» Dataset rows
***

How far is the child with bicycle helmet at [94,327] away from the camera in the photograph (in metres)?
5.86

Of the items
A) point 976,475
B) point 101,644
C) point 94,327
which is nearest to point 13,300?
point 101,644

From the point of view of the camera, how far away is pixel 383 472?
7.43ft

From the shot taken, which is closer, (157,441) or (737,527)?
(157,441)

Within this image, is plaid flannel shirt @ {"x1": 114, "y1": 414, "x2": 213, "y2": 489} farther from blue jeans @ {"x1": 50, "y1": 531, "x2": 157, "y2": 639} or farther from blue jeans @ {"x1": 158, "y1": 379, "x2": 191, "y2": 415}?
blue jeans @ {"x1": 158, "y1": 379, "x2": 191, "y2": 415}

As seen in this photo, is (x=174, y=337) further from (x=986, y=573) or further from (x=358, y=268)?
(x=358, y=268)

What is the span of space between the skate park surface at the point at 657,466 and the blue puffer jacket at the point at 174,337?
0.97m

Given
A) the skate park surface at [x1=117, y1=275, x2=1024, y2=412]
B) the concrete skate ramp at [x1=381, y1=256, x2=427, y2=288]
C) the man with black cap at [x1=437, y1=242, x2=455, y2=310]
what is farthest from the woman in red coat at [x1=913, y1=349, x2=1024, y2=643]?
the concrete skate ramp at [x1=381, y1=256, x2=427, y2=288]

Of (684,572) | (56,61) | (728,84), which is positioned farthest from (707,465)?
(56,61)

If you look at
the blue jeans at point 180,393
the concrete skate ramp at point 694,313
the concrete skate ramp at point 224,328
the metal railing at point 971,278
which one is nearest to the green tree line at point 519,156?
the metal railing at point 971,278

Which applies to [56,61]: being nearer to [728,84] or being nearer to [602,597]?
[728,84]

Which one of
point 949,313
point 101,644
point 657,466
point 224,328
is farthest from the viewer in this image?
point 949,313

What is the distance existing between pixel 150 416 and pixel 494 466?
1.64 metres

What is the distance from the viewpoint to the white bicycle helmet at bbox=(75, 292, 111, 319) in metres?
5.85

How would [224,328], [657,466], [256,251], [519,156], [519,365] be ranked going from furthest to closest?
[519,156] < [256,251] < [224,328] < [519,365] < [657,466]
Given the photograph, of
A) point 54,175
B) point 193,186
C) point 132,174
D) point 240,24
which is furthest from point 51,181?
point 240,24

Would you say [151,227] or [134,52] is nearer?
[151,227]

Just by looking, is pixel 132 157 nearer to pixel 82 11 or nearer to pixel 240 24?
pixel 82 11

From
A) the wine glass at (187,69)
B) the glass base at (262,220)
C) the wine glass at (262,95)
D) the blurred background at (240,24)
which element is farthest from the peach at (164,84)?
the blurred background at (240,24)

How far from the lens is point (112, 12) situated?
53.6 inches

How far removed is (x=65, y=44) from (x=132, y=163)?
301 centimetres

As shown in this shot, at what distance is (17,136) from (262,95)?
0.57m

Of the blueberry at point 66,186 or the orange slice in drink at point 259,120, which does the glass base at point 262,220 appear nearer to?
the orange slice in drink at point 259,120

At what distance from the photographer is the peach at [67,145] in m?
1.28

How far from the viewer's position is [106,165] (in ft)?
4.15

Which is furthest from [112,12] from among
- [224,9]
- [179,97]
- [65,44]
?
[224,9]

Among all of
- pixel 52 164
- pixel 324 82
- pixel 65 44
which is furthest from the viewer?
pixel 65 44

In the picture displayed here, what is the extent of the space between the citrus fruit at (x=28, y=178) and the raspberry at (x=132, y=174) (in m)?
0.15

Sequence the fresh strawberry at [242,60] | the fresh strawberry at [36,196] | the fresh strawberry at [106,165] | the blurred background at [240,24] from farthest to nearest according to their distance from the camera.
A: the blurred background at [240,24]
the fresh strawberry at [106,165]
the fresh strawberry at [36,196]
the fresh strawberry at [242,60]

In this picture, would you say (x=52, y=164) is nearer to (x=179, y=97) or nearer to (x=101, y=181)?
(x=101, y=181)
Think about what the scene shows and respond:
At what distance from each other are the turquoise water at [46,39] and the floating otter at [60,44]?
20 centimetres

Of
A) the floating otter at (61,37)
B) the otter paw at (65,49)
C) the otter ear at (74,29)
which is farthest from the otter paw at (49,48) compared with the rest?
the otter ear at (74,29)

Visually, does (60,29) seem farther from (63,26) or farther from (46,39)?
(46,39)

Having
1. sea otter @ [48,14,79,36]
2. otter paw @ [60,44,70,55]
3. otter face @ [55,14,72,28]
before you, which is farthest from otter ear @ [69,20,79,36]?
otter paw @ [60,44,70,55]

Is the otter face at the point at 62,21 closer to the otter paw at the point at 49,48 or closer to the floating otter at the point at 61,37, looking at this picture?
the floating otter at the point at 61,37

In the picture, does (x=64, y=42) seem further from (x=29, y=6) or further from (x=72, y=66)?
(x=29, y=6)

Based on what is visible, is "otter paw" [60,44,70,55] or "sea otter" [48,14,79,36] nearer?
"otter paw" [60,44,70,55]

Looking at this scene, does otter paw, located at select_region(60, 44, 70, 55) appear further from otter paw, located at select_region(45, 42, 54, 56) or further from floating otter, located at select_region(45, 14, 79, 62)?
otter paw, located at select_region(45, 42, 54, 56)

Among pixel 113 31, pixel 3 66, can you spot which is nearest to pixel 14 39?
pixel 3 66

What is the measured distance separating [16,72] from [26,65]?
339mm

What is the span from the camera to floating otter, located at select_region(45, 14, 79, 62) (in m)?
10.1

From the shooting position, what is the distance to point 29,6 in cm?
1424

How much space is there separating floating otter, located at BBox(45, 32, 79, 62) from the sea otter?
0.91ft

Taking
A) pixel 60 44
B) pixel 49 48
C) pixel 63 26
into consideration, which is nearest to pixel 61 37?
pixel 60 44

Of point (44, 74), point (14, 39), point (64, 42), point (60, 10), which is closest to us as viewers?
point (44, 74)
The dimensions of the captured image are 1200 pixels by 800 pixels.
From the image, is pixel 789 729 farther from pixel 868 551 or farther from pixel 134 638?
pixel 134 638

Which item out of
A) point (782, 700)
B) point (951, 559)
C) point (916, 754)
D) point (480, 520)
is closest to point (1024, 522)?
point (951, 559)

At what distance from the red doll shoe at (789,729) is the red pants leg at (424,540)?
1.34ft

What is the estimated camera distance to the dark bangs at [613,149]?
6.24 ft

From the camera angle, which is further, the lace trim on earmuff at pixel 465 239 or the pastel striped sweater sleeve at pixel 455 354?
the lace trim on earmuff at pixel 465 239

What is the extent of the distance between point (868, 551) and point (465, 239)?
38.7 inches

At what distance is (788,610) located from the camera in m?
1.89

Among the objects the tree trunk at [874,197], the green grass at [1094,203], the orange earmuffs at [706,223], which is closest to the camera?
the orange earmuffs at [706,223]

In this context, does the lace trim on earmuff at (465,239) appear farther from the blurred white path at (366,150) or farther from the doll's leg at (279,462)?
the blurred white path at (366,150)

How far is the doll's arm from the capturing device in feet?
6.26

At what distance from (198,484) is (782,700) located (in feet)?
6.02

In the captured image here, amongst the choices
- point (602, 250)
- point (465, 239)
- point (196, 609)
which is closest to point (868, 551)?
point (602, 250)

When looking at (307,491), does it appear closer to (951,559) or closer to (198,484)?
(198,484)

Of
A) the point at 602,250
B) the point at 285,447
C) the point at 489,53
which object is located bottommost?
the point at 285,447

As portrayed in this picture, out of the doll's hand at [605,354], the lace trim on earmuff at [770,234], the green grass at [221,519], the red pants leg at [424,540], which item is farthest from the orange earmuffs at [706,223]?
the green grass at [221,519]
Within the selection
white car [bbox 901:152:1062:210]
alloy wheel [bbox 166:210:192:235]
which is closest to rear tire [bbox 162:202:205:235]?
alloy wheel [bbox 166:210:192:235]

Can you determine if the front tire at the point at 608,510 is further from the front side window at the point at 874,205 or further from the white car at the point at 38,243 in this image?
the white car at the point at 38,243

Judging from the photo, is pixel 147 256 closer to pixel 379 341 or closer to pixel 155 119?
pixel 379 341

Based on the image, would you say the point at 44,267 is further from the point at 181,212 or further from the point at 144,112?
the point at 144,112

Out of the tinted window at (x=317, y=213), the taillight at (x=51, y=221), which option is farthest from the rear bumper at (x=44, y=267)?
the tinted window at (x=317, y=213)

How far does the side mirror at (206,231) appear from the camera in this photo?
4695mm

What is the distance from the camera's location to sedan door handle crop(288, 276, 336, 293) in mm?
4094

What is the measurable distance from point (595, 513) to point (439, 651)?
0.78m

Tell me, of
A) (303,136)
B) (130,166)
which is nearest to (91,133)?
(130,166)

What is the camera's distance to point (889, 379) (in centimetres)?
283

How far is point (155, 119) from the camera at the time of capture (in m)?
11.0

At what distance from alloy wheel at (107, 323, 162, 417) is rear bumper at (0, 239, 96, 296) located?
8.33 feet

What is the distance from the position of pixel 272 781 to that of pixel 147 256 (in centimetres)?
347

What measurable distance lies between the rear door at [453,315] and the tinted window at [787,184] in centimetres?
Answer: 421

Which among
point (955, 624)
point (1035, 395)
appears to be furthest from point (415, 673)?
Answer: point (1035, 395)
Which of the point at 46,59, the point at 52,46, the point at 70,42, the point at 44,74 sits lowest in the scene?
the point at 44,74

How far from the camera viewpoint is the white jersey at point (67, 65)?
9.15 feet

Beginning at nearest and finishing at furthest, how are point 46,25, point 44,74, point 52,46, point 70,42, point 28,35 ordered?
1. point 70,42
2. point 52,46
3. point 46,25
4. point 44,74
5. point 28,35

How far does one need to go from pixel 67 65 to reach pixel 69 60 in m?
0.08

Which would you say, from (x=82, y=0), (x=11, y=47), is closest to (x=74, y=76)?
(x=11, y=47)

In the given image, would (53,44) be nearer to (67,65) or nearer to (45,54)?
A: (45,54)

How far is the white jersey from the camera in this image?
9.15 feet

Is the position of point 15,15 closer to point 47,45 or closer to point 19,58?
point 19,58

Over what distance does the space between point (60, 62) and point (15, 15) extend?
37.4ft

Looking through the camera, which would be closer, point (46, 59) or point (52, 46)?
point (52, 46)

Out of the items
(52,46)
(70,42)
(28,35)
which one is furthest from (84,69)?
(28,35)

***

» Exercise requirements
Return the rows verbatim, starting at the line containing "How far does one" and continuing through the final line of the rows.

» Correct output
How far does one need to go from pixel 67 65 to reach pixel 69 60 in m?
0.08

Which would you say, from (x=82, y=0), (x=11, y=47), is closest to (x=74, y=76)?
(x=11, y=47)

In the given image, would (53,44) be nearer to (67,65) or nearer to (45,54)?
A: (45,54)

How far is the white jersey from the camera in this image?
9.15 feet

Is the position of point 15,15 closer to point 47,45 or closer to point 19,58?
point 19,58

Over what distance does the space between point (60, 62) and point (15, 15) extend?
37.4ft

Looking through the camera, which would be closer, point (46, 59) or point (52, 46)?
point (52, 46)

Out of the items
(52,46)
(70,42)
(28,35)
which one is furthest from (84,69)?
(28,35)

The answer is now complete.